-- Article start --
As I say above, I give a lot of thought to the content of my drawings, and try to create interesting relationships.  That has felt more possible in the latter half of part 1, where there seems to be more scope to make our own choices.  In both the assignment pieces, I was conscious of applying elements studied in the course so far, particularly negative space.  I’ve tried to present my work clearly, writing about the process of a drawing from beginning to end, noting unexpected twists and turns along the way.  Hopefully I’ve been discerning in terms of what I put in and left out, especially in the assignment drawings.  Conceptualisation of thoughts – still not entirely sure what that means.  If it’s how I arrived at ideas, then I’d answer by saying that I have started to keep a notebook for writing down odd thoughts that come to mind, or for noting artists whose work strikes me particularly.  In this way, I hope to spot patterns and recurrences which may inform my own work.  If it’s how I put my ideas into practise, then I attempted to work through ideas methodically, testing the various possibilities in preliminary studies and sketches before going ahead with my chosen medium/composition, etc.  Similarly, I have endeavoured to communicate my ideas with clarity.  Interestingly, I have noticed recently that I am drawn to work mysterious in nature, but presented in deceptively simple ways.  It may be a little early for that to have translated into my own work, but I hope that by maintaining awareness and working in a thorough manner, it may filter through in time.
-- Article end --
-- Dataset content start --
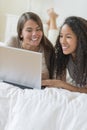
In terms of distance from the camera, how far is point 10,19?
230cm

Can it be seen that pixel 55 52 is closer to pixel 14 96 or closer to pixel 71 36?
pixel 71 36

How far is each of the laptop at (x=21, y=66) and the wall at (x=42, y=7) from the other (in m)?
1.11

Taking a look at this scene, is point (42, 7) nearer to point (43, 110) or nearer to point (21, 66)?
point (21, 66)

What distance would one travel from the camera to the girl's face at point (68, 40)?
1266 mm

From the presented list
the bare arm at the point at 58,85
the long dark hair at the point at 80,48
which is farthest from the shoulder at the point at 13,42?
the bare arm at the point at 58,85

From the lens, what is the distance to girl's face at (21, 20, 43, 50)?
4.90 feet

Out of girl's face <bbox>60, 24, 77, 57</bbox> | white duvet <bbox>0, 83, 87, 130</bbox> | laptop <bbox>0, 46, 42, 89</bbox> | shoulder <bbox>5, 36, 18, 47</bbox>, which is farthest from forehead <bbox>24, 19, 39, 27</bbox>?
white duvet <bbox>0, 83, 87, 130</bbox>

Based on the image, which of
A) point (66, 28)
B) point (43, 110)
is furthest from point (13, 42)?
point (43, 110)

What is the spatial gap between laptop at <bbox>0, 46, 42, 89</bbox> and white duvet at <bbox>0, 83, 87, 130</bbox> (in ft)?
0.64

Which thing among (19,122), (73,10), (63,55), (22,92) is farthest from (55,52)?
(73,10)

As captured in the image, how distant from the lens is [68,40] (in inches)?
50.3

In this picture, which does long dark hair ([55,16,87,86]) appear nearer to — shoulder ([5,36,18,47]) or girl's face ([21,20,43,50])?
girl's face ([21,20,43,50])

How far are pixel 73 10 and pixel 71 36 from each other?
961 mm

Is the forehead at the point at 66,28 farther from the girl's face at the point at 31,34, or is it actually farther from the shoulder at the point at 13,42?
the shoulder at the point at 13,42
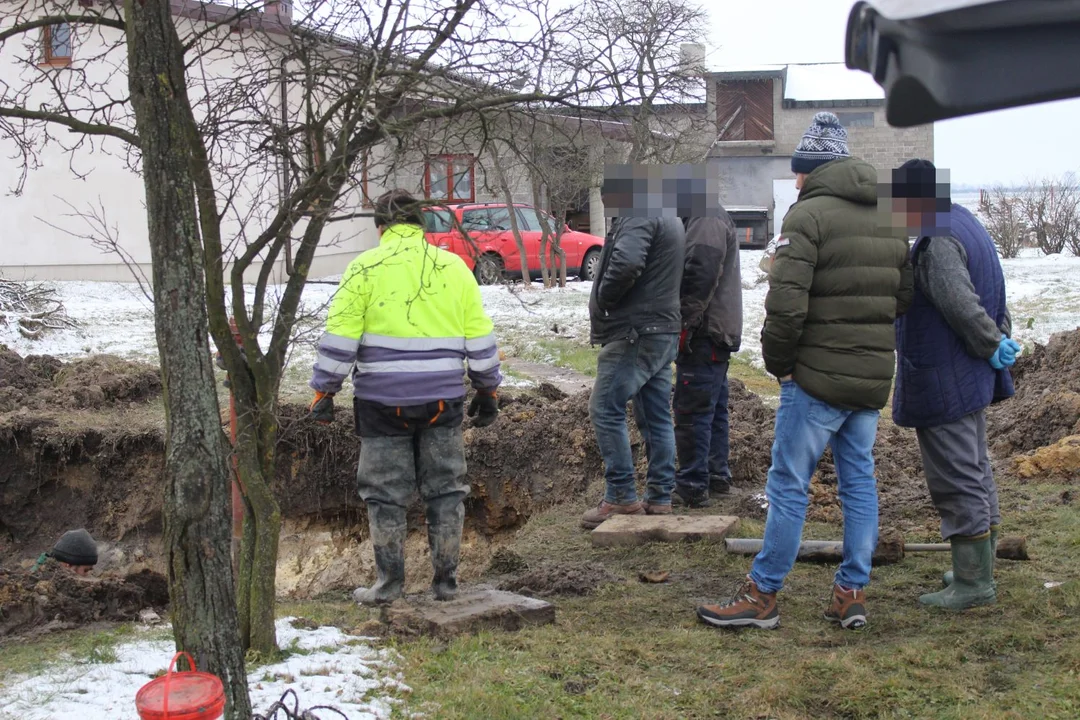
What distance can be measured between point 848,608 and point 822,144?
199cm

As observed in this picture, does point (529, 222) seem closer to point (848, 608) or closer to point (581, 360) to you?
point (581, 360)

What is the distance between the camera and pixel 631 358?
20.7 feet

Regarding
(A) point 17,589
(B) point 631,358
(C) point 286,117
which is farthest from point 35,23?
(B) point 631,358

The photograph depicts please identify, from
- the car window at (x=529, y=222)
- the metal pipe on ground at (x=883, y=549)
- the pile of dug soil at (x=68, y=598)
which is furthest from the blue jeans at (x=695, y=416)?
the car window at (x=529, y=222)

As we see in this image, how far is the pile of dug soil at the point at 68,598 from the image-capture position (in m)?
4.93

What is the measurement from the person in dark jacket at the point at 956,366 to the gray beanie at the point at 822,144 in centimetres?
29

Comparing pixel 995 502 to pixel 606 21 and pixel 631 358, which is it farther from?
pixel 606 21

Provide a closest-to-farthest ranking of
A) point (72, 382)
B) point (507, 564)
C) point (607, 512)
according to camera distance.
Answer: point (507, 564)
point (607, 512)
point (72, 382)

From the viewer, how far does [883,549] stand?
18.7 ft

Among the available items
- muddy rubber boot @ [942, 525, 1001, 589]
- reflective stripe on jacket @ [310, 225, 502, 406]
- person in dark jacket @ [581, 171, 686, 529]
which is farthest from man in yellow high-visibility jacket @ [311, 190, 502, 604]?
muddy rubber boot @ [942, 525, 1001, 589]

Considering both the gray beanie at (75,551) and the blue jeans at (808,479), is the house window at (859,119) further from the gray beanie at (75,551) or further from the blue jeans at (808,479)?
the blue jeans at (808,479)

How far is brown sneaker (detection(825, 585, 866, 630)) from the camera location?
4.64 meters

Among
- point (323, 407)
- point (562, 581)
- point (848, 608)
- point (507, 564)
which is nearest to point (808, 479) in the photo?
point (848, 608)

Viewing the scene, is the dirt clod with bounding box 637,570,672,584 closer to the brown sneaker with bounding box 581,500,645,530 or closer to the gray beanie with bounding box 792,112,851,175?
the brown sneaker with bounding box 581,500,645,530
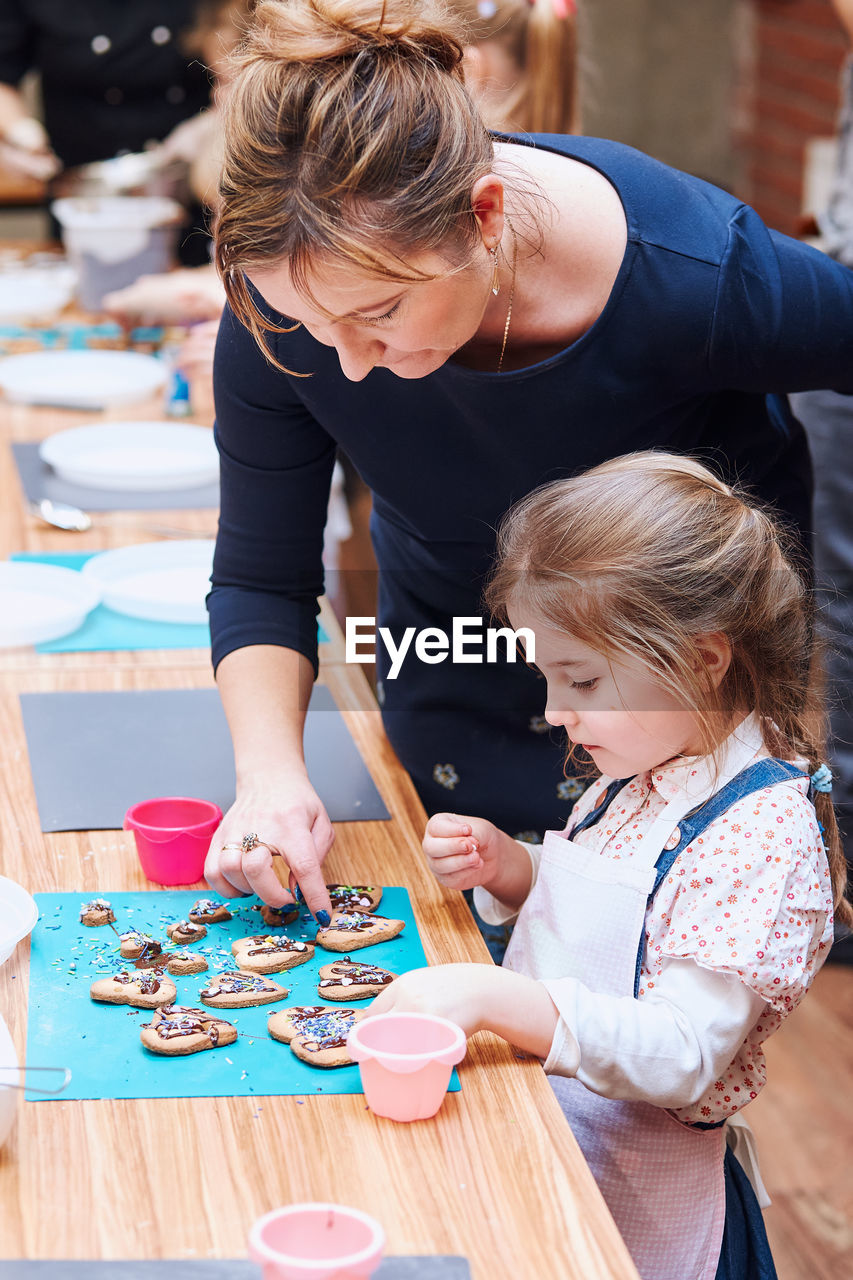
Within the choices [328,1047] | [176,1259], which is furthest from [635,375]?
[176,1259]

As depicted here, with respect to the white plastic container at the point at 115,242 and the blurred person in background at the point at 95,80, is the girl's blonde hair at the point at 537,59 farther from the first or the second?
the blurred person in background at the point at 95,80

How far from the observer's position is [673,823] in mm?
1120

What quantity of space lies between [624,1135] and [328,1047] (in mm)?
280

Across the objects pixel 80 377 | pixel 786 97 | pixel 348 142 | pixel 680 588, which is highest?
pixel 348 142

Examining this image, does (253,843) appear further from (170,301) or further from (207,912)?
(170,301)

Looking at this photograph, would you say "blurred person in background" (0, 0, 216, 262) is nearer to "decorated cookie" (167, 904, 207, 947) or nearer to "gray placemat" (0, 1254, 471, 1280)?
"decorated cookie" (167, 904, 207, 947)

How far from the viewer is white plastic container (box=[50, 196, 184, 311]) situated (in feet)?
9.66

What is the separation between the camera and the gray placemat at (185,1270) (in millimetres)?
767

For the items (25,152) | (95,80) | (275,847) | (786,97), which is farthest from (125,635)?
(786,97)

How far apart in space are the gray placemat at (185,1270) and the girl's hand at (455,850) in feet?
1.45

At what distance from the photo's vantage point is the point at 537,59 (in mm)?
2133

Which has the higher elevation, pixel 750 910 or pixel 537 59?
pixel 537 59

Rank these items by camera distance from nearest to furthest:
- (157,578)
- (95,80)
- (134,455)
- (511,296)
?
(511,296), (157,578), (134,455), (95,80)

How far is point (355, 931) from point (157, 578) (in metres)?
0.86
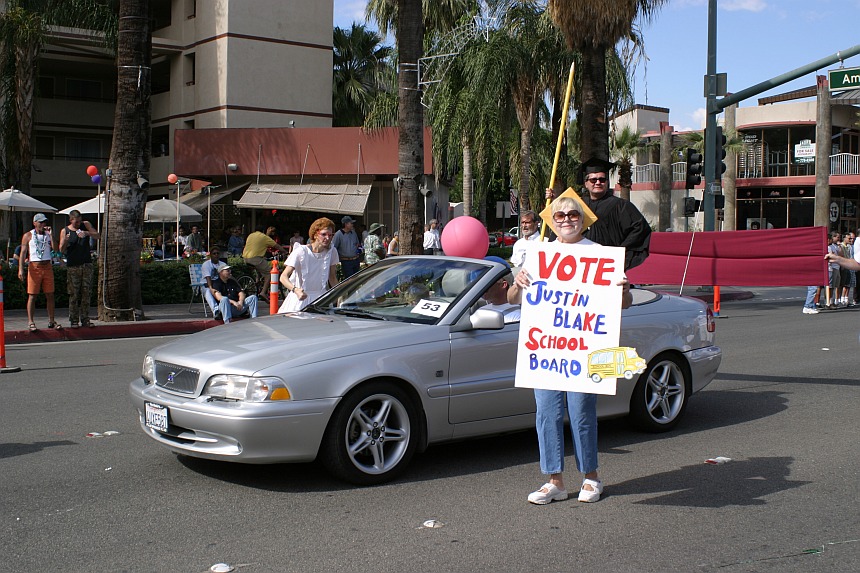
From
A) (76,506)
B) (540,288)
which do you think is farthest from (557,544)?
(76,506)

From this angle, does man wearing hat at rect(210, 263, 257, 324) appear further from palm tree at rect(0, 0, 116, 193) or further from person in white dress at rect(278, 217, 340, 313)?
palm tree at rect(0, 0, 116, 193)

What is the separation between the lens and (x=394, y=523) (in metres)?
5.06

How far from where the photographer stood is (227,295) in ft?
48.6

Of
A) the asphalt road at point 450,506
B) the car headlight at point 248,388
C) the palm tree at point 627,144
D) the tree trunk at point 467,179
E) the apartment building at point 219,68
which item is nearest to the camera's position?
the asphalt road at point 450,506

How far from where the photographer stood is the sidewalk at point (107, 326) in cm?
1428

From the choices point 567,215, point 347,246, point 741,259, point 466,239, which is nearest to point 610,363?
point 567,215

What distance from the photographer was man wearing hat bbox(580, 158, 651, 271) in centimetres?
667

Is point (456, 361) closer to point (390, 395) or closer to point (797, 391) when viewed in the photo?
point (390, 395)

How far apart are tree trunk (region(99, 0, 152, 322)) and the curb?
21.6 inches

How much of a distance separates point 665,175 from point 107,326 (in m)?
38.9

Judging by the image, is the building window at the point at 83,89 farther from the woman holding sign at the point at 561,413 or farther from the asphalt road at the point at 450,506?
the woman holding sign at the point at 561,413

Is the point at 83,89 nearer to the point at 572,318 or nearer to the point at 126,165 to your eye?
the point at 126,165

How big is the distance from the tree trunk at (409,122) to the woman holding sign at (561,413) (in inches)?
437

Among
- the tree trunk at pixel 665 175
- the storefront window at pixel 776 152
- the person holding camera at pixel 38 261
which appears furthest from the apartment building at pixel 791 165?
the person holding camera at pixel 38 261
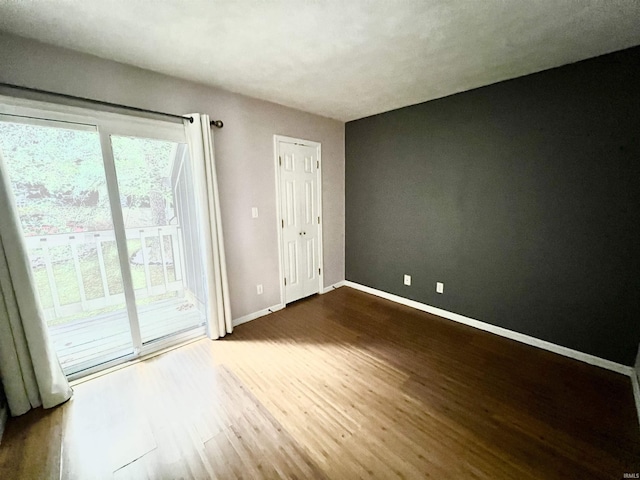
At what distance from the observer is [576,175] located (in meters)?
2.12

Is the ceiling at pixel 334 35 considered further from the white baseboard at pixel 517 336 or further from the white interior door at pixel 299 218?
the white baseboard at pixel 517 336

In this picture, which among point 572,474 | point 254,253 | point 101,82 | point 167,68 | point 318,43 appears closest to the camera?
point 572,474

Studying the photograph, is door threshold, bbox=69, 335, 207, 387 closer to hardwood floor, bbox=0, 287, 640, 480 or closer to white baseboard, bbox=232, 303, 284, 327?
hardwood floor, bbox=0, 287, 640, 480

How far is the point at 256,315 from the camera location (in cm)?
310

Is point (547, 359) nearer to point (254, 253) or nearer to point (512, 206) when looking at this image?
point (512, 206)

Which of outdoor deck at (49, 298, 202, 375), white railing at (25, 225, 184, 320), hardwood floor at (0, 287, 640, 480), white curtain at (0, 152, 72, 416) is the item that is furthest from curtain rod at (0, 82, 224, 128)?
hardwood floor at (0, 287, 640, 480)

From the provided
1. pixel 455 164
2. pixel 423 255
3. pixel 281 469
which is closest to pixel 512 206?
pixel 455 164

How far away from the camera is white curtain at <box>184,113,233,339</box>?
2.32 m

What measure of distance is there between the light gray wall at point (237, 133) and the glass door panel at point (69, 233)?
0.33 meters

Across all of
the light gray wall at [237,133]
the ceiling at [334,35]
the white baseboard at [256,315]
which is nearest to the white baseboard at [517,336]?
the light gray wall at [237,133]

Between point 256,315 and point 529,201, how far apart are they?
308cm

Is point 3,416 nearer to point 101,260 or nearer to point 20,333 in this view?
-- Dataset content end --
Task list ▸
• A. Answer these questions from the reflection on drawing coursework:
(i) Which element studied in the course was the writer especially conscious of applying in both assignment pieces?
(ii) What has the writer started to keep for recording odd thoughts and noting striking artists?
(iii) What kind of work has the writer recently noticed being drawn to?
• B. Pick up the reflection on drawing coursework after its final sentence and continue it.

Answers for the exercise ▸
• A.
(i) Negative space.
(ii) A notebook.
(iii) Work that is mysterious in nature but presented in deceptively simple ways.

• B.
  • Demonstration of creativity – imagination, experimentation, invention, development of a personal voice

This a is particularly tricky section on which to comment.   I think I’ve worked imaginatively on creating compositions for the assignment pieces, both in terms of choosing subjects and in how I arranged them.  I was keen to avoid clichéd choices as much as possible.  I feel it would be good to be more experimental, though.  So much of the early part of this course has been about finding my way around, and trying to work out what needs to be done, and I haven’t found that conducive to experimentation.  My hope is I will develop that aspect as the course progresses.  Likewise with invention.  I think that developing a personal voice takes time, but I hope I’ve made a start there.  I’m aware of when I have strong responses to subjects and certain work by other artists, and as I said above, I am trying to investigate those responses further when they arise, in order to understand how to apply the intelligence that can be gained from them in my own work.

  • Context – reflection, research, and critical thinking (i.e. learning blog)

I have mixed feelings on this topic.  I have greatly enjoyed the research aspect of the course so far, with regard to studying other artists.  However, I do feel that I need to work on my critical abilities.  I feel unconfident just now about criticising work seen at exhibitions and so on.  (Due to health issues, there are practical difficulties for me in getting to many exhibitions, but I will be doing so whenever possible.)  One way that I might start to overcome this could be to look more closely at individual artists whose work strikes me particularly.  That way, I’m hoping I will begin to develop a critical voice, which could then be applied in broader contexts.  In the mean time, I’ve worked hard to create a clear, reflective and inviting learning log/blog.  I think of it as my online brain!